# no body loves me



## BillyRay (Oct 16, 2003)

So then you don't want to find a chick that shoots a bow to go out with???


----------



## antihippie101 (Sep 7, 2005)

*yo*

i was hoping for a chick that shoots bows to reply not a guy


----------



## BillyRay (Oct 16, 2003)

antihippie101 said:


> i was hoping for a chick that shoots bows to reply not a guy


then maybe you should have ended your post with something other than "just kidding"....that may have a way of shying them away don't ya think...


----------



## antihippie101 (Sep 7, 2005)

*uv got a point*

all chicks josh is in da house come get me :teeth:


----------



## JoshKeller (Sep 11, 2003)

I'm in the house now? say wuh?? :tongue:


----------



## sthrnsweetheart (Aug 27, 2005)

*Josh*

Hey Josh, I used to live in Portland TX, not too far from Beeville, hope you all stay safe with Rita on the way!


----------



## antihippie101 (Sep 7, 2005)

*damn*

damn 
ever one is american

im an aussie
in queensland

whata beutiful place


----------



## *red-ranger* (Nov 14, 2004)

can you get any more pathetic, no woman worth having would want such a looser


----------



## 3dmama (Sep 25, 2002)

■ **The tasks**:
• a. List every distinct date that appears in parentheses after a username in the forum thread.
• b. Reproduce the part of the forum thread between "I'm in the house" and "on the way!", inclusive.

■ **Data section**:
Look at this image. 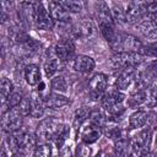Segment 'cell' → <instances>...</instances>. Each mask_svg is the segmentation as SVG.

■ **Answer list**:
• a.
- Oct 16, 2003
- Sep 7, 2005
- Sep 11, 2003
- Aug 27, 2005
- Nov 14, 2004
- Sep 25, 2002

• b.
I'm in the house now? say wuh?? :tongue:


----------



## sthrnsweetheart (Aug 27, 2005)

*Josh*

Hey Josh, I used to live in Portland TX, not too far from Beeville, hope you all stay safe with Rita on the way!